Навстречу мне поднялся невысокого роста, полный, слегка неуклюжий и мешковатый человек лет пятидесяти, с рыжеватой проседью в жесткой щетине волос и бороды, с красноватой, точно обветренной, кожею лица, с выдающимся вперед подбородком, с простыми и добрыми бледно-голубыми глазами. Не то старший кассир страхового общества, не то учитель немецкого языка в русской гимназии. Ничего легкого, южного, латинского. Тевтонская тяжеловесность и основательность. Неладно скроен да крепко сшит.
Как уселись, так почти тотчас и заговорили о русской революции.
С первых слов моего собеседника я почувствовал любопытство того, кто смотрит на кораблекрушение из безопасной гавани. Освободится ли Россия или останется в рабстве, ему, Жоресу, от этого ни тепло, ни холодно. Я почувствовал также, что он говорит о революции как о море не моряк, а географ.
— В настоящее время в России кадеты — единственная партия, у которой есть чувство реальных политических возможностей. Все, что левее, безумно. Ваши крайние — или фанатики, или мечтатели, живущие в царстве химер. Их геройству нельзя не удивляться. Но удивление смешивается с чувством грусти и, простите, досады. У вас, русских, все — порыв. Вы готовы прыгнуть в окно и сломать себе шею, вместо того чтобы спуститься по лестнице. Вы умирать лучше умеете, чем жить…
— А вы, европейцы, и умирать, и жить умеете? — спросил я с невольною улыбкой.
— Хорошо жить — хорошо умереть, — возразил он с тем невинным и любезным самодовольством, которое обезоруживает.
Несколько месяцев назад я слышал речь его на «митинге протеста» в Зимнем цирке по поводу белостокского погрома, с тысячной толпой русских революционеров и французских рабочих. Он говорил о правах человеческих, о великих заветах французской революции, о всемирном братстве народов — обо всем, что некогда и здесь, в Европе, было делом, а теперь давно уже стало музыкой слов. Жорес — вдохновенный оратор. Часа полтора без передышки кричал он, рычал, ревел, гремел — настоящий Зевс Громовержец. Но мне почему-то тогда же вспомнилось словцо Григоровича о покойном Стасове: «Везувий, извергающий вату». Я легко могу себе представить, что в палате депутатов это пышное, пухлое красноречие под остро отточенными иглами Клемансо[4] лопается, как проколотый пузырь.

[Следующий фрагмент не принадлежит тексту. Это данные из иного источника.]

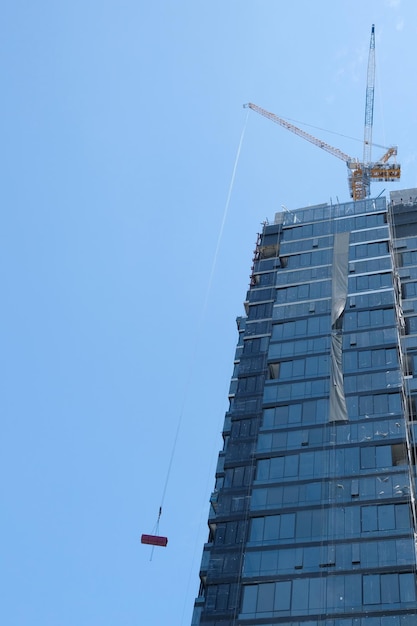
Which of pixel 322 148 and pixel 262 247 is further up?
pixel 322 148

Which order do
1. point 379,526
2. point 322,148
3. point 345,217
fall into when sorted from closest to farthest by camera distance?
1. point 379,526
2. point 345,217
3. point 322,148

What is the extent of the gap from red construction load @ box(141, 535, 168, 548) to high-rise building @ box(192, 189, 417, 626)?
4798 mm

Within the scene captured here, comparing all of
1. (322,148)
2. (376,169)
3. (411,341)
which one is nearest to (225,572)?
(411,341)

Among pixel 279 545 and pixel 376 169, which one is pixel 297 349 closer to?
pixel 279 545

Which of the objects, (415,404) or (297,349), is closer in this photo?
(415,404)

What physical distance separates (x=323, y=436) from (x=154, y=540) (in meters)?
20.6

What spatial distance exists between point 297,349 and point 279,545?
25501 mm

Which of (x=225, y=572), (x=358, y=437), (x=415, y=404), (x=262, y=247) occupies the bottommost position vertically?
(x=225, y=572)

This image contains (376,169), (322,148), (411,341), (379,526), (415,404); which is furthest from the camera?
(322,148)

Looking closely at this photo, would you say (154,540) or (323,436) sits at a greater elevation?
(323,436)

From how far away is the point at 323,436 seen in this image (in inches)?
3561

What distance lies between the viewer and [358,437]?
3497 inches

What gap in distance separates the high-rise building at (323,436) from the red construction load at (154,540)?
4.80 metres

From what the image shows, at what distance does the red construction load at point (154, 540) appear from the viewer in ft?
288
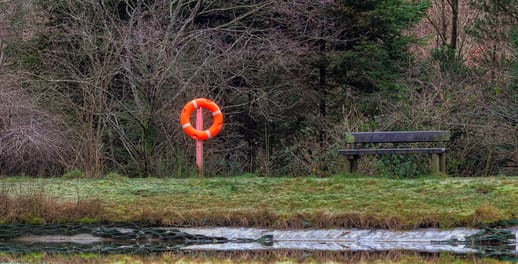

Я оглянулся на моих соседей, французских рабочих; простые, честные, добрые лица, которых нельзя не любить. Внимательны, сочувственны, почти благоговейны; точно молящиеся в церкви орган слушают. Но как в наши дни молящиеся в церкви не пойдут в крестовый поход, так эти люди не пойдут в революцию. Общее лицо толпы — лицо буржуазной республики — невозмутимая, неодолимая мещанственность: «Хотим того, что есть на свете; потихоньку да полегоньку, ладком да мирком устроим на земле царствие небесное». Что-то непотрясаемое, абсолютное; какая-то твердыня твердынь, «здешняя вечность», едва ли не то самое, в чем уже Герцену чудилось предвестие «Европейского Китая». Когда я вспомнил о полицейских агентах, поставленных у дверей зала, мне смешно стало. К чему полиция? Кого усмирять? Разве русских революционеров; да и те ослабели, присмирели, растворились в этой толпе, как кислота в щелоке. Какая уж тут революция! Не гореть воде, не бунтовать мещанству.
Уходя с митинга, я попал из одной толпы в другую. На площади Республики по случаю воскресного дня устроено было гулянье, балаганы, карусели с музыкой. Ночь была тихая, теплая. Полный месяц стоял на безоблачном небе. Но в ослепительно белом, как бы дневном свете электричества гасло ночное светило. В одной из каруселей бегали вместо лошадок исполинские свиньи; хвостики закручены колечками; розовые голые тела как живые; оскаленные морды точно смеются, и в маленьких глазках лукавство, как будто что-то знают, да сказать не хотят. Музыка играла военный марш, и с быстротой головокружительной мчались верхом на свиньях мужчины, женщины, дети. Они тоже смеялись.
И вдруг мне почудилось здесь то же, что там, на митинге: какой-то достигнутый предел, наступившая вечность, тишь да гладь, Божия благодать «Серединного Царства», «земного неба». Тоска, как во сне, сжала мне сердце. Что-то жуткое, вещее, как будто апокалипсическое, было в этой черной толпе и в свете солнц ночных, гасящих лунный свет, и в розово-голых, смеющихся свиньях. «Все это уже было когда-то, но только не помню, когда». Или будет?